- _SHORT EXERCISE_: Exactly repeat the material, dropping only the pictures.

— BEGIN SUPPLIED MATERIAL —

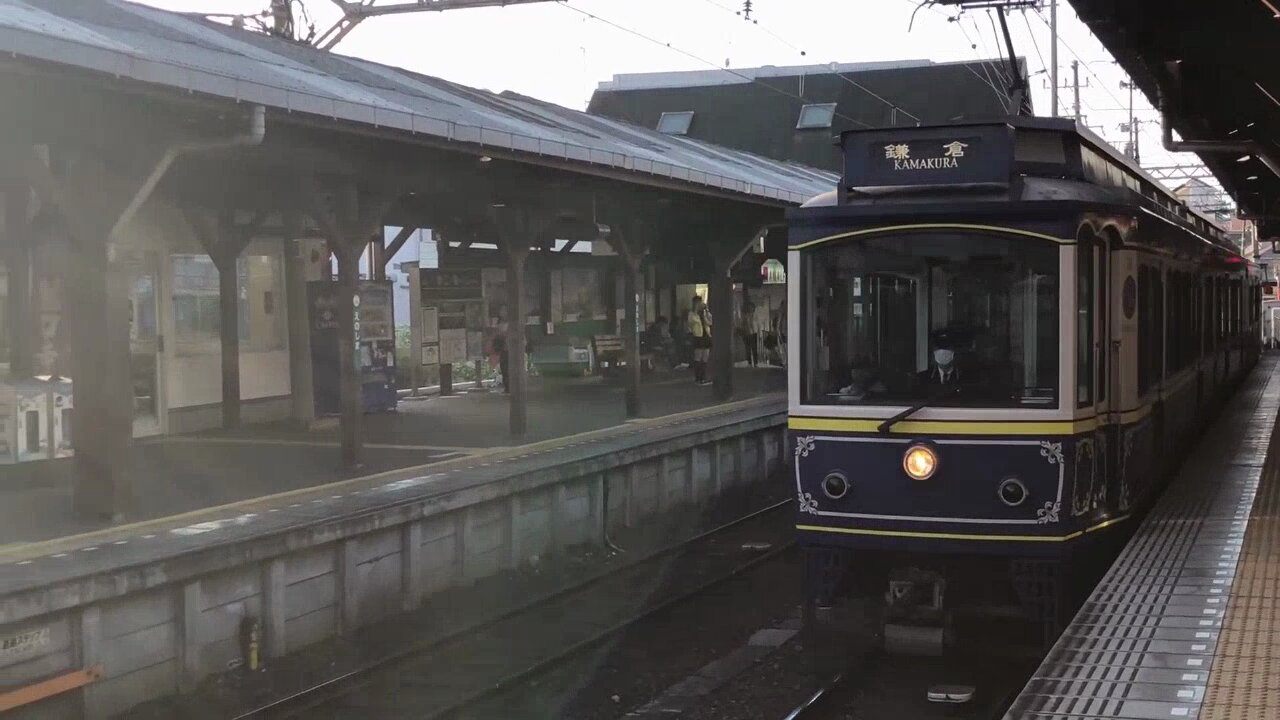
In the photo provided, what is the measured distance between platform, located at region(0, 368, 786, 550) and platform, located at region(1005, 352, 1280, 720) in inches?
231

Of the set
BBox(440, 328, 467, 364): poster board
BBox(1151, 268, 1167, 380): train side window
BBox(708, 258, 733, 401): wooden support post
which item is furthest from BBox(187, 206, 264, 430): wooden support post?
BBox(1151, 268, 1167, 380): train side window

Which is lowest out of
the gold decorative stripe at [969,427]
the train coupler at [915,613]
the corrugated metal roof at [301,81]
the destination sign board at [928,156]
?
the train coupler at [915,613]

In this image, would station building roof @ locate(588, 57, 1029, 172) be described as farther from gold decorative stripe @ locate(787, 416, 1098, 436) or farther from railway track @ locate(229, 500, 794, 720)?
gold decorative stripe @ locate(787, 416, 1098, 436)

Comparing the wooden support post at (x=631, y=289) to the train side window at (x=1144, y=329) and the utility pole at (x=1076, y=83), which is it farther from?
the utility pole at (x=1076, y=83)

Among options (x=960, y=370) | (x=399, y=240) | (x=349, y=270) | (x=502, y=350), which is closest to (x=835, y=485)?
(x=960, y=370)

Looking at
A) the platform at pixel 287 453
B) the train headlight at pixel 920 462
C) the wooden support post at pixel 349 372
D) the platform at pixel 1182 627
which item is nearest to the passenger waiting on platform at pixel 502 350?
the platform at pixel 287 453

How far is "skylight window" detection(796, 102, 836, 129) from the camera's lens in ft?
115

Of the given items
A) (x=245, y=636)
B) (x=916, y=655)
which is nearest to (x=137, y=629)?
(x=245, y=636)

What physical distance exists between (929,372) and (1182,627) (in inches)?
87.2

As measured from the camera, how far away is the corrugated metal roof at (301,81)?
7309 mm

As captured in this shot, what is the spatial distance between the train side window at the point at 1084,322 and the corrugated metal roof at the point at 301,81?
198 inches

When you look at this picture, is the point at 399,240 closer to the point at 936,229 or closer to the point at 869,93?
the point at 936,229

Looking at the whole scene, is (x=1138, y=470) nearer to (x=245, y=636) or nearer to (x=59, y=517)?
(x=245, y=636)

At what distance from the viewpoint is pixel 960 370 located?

— END SUPPLIED MATERIAL —

- _FULL RESPONSE_:
In the photo provided, what is the measured distance between platform, located at region(0, 368, 786, 550) and platform, located at region(1005, 352, 1280, 720) in inches?
231

Of the set
BBox(440, 328, 467, 364): poster board
BBox(1151, 268, 1167, 380): train side window
BBox(708, 258, 733, 401): wooden support post
which item is furthest from BBox(187, 206, 264, 430): wooden support post?
BBox(1151, 268, 1167, 380): train side window

Which is lowest out of
the gold decorative stripe at [969,427]
the train coupler at [915,613]
the corrugated metal roof at [301,81]
the destination sign board at [928,156]
?
the train coupler at [915,613]

In this image, would station building roof @ locate(588, 57, 1029, 172) be described as farther from gold decorative stripe @ locate(787, 416, 1098, 436) or farther from railway track @ locate(229, 500, 794, 720)?
gold decorative stripe @ locate(787, 416, 1098, 436)

Comparing the wooden support post at (x=631, y=289) to the train side window at (x=1144, y=329) and the utility pole at (x=1076, y=83), which is it farther from?
the utility pole at (x=1076, y=83)

Among options (x=960, y=370) | (x=399, y=240) | (x=349, y=270) | (x=502, y=350), which is closest to (x=835, y=485)?
(x=960, y=370)

Looking at
A) the platform at pixel 287 453
B) the train headlight at pixel 920 462
C) the wooden support post at pixel 349 372
D) the platform at pixel 1182 627
which item is nearest to the passenger waiting on platform at pixel 502 350?
the platform at pixel 287 453

How far is "skylight window" detection(796, 102, 836, 129) from the camera's lens in ft?
115

Of the given items
A) (x=245, y=636)
B) (x=916, y=655)
which is nearest to (x=137, y=629)?
(x=245, y=636)

What physical distance exists between (929,372) and (1182,627) (in inches)?
87.2

As measured from the camera, how far away is the corrugated metal roof at (301,81)?
7309 mm

As captured in this shot, what is the spatial distance between the train side window at the point at 1084,322 and the corrugated metal roof at the point at 301,81?
198 inches

When you look at this picture, is the point at 399,240 closer to the point at 936,229 or closer to the point at 869,93?
the point at 936,229

Looking at the whole scene, is (x=1138, y=470) nearer to (x=245, y=636) or nearer to (x=59, y=517)?
(x=245, y=636)

At what distance from the viewpoint is pixel 960 370 located?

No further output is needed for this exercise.